BRIEF
Could you retype the passage on Japfa's credit ratings below, starting at the words "Japfa's long-term prospects" and stopping after the words "large Muslim population."?

EXCERPT TO READ
********************

The ratings reflect Japfa's position as the second-largest supplier of animal feed and day-old-chicks (DOC) by market share in Indonesia. An established track record, high brand awareness, and widespread distribution networks have helped defend their market share and earned them close relationship with end buyers. Japfa's ability to pass on raw material costs and foreign exchange fluctuations to its end buyers enables it to protect its feed margins.
Margin stability stems from its market leadership; Japfa, together with its closest competitor, PT Charoen Pokphand Indonesia (CPIN), controls over 50% of the Indonesian animal feed and DOC market. Importantly, Japfa sources 70% of its corn requirement domestically and invests in corn dryers, thereby reducing reliance on imported raw materials.
Japfa's long-term prospects are underpinned by Indonesia's rising consumer spending power and its much lower per capita consumption of chicken compared with neighboring countries. High price disparity between chicken and other protein sources makes chicken an attractive alternative, particularly given the country's large Muslim population.
As of 1 July 2012, Japfa merged with its 73.4% subsidiary: PT Multibreeder Aditama Indonesia (MBAI) as part of a corporate reorganisation. With this reorganisation completed, management expects to gain higher operating efficiencies, streamline the supply chain, and extend its foothold in the Indonesian poultry business. The ratings also capture the company's susceptibility to disease outbreaks which have a direct impact on profitability. However, this risk is partly mitigated by Japfa's improved health security measures and diversified breeding locations.
The Stable Outlook reflects Fitch's expectation that Japfa will be able to maintain its current financial profile over the next 12 to 24 months. This is characterised by EBITDA margins ranging between 9%-10%, manageable net debt to EBITDA of less than 2.5x, and comfortable liquidity position. What could trigger a rating action? Negative: Future developments that may, individually or collectively, lead to negative rating action include: - net debt to EBITDA exceeding 2.5x on a sustained basis - EBITDA margin falling below 8% on a sustained basis Rating upside is limited given the constraints of Japfa's limited operating scale and inherent risks to disease outbreaks.

********************

[Spatial grounding data]

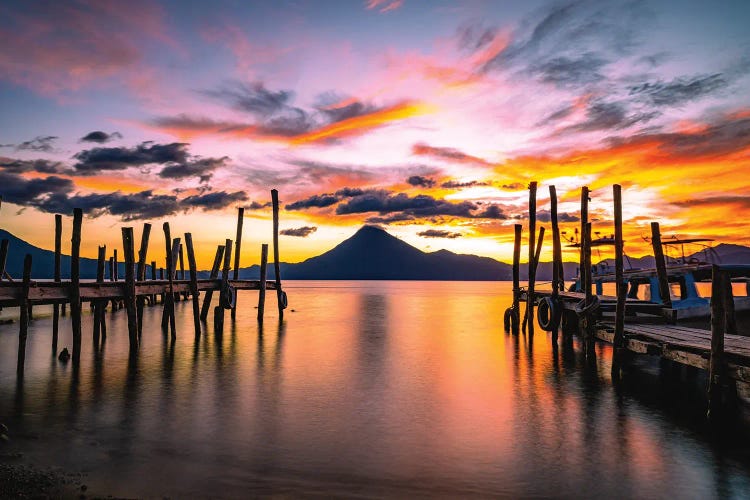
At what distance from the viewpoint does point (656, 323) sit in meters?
18.3

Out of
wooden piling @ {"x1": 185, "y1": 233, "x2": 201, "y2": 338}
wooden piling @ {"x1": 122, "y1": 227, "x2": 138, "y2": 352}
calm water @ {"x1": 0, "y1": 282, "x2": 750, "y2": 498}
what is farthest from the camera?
wooden piling @ {"x1": 185, "y1": 233, "x2": 201, "y2": 338}

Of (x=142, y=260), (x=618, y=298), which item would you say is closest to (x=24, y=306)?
(x=142, y=260)

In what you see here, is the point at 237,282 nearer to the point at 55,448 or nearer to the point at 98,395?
the point at 98,395

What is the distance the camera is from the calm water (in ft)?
26.8

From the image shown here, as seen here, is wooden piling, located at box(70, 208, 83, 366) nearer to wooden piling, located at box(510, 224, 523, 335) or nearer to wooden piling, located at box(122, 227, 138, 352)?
wooden piling, located at box(122, 227, 138, 352)

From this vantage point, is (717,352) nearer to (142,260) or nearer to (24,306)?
(24,306)

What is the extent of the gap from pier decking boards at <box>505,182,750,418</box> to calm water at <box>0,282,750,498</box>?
4.30ft

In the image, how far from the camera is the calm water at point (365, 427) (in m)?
8.16

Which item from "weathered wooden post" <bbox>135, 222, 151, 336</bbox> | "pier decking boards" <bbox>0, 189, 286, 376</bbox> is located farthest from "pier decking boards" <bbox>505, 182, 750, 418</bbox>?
"weathered wooden post" <bbox>135, 222, 151, 336</bbox>

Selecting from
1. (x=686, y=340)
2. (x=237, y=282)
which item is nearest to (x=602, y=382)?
(x=686, y=340)

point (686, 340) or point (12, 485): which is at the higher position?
point (686, 340)

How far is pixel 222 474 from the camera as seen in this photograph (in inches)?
326

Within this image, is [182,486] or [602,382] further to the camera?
[602,382]

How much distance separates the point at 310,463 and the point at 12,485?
448cm
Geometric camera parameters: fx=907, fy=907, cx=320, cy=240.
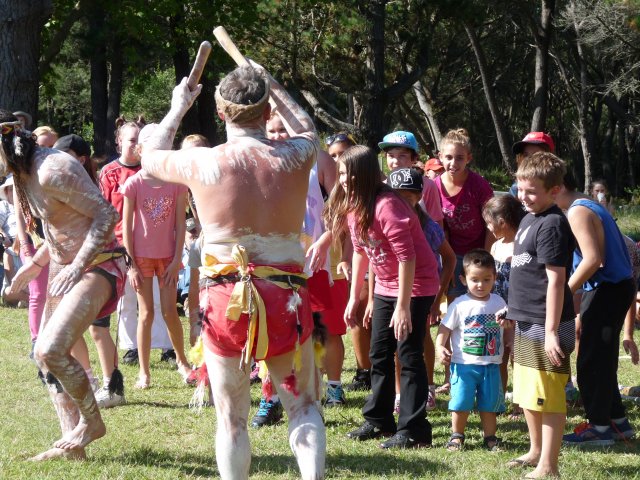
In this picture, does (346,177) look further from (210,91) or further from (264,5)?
(210,91)

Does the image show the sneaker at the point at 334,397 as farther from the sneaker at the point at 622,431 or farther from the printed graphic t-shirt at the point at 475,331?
the sneaker at the point at 622,431

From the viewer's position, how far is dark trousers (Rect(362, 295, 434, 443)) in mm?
5469

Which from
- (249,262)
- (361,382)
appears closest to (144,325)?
(361,382)

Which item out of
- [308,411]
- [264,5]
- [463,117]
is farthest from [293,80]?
[308,411]

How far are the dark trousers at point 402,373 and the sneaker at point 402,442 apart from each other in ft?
0.10

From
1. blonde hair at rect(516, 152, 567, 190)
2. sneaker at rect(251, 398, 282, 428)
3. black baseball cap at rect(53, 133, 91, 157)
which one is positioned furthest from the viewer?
black baseball cap at rect(53, 133, 91, 157)

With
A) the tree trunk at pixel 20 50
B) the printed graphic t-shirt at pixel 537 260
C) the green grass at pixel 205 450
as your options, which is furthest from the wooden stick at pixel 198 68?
the tree trunk at pixel 20 50

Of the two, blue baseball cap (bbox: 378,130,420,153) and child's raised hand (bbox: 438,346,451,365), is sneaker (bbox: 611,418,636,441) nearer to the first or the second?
child's raised hand (bbox: 438,346,451,365)

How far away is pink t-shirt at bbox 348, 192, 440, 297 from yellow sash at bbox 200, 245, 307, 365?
1.39m

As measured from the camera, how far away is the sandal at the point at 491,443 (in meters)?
5.40

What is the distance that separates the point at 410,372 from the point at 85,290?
1.98m

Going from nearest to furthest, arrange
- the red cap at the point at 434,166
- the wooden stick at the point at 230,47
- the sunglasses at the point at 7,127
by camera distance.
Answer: the wooden stick at the point at 230,47, the sunglasses at the point at 7,127, the red cap at the point at 434,166

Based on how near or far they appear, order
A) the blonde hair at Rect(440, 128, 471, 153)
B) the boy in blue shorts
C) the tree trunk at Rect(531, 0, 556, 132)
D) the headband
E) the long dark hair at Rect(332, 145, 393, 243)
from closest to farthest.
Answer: the headband → the long dark hair at Rect(332, 145, 393, 243) → the boy in blue shorts → the blonde hair at Rect(440, 128, 471, 153) → the tree trunk at Rect(531, 0, 556, 132)

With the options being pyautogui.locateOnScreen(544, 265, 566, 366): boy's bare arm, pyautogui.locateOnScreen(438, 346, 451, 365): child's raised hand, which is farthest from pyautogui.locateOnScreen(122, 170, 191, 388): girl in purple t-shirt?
pyautogui.locateOnScreen(544, 265, 566, 366): boy's bare arm
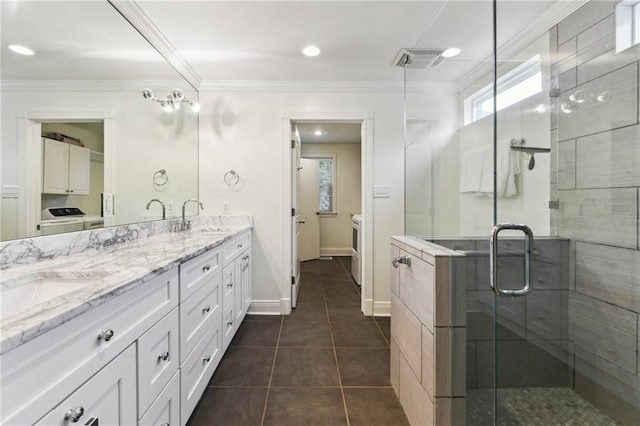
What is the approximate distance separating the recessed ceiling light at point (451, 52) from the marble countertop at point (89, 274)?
235 cm

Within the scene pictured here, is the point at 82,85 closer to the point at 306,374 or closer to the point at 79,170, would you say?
the point at 79,170

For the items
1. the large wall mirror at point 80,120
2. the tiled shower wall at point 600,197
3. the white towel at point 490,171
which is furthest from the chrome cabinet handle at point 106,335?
the tiled shower wall at point 600,197

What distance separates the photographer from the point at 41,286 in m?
1.00

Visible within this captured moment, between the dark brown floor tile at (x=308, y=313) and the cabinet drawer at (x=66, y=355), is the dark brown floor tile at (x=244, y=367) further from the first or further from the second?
the cabinet drawer at (x=66, y=355)

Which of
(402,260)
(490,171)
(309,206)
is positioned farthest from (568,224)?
(309,206)

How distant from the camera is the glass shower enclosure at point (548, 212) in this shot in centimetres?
136

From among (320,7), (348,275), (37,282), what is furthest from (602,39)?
(348,275)

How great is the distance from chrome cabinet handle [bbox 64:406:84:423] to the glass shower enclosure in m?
1.40

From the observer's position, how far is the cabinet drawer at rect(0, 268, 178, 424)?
53 cm

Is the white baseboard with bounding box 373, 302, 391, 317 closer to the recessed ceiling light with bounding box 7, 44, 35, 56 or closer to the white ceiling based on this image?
the white ceiling

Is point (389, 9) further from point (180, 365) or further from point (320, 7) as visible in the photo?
point (180, 365)

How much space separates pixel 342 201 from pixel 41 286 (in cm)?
489

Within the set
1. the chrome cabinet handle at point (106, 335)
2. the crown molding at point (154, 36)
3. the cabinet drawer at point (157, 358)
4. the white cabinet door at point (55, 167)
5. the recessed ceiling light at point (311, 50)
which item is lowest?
the cabinet drawer at point (157, 358)

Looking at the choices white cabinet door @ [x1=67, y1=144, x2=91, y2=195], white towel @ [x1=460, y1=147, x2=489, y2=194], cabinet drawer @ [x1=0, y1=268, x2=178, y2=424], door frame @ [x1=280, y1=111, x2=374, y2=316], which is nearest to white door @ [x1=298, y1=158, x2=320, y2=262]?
door frame @ [x1=280, y1=111, x2=374, y2=316]
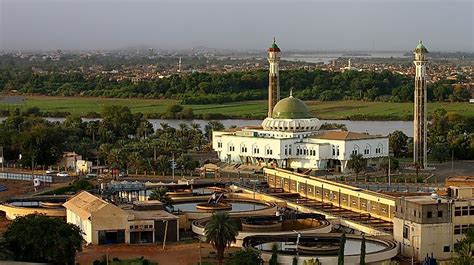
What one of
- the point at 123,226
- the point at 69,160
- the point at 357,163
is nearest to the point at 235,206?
the point at 123,226

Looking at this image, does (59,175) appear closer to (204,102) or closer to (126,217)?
(126,217)

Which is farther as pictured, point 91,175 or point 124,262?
point 91,175

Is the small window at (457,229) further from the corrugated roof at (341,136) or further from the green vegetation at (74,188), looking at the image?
the corrugated roof at (341,136)

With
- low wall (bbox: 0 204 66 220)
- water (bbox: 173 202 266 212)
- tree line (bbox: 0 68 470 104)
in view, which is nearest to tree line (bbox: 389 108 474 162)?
water (bbox: 173 202 266 212)

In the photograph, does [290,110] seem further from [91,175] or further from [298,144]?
[91,175]

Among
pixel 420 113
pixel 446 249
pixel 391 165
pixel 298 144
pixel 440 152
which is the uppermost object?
pixel 420 113

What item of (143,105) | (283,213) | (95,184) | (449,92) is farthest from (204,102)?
(283,213)

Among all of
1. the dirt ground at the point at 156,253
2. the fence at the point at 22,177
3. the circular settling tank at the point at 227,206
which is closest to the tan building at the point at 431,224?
the dirt ground at the point at 156,253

********************

YOUR RESPONSE
Japfa's long-term prospects are underpinned by Indonesia's rising consumer spending power and its much lower per capita consumption of chicken compared with neighboring countries. High price disparity between chicken and other protein sources makes chicken an attractive alternative, particularly given the country's large Muslim population.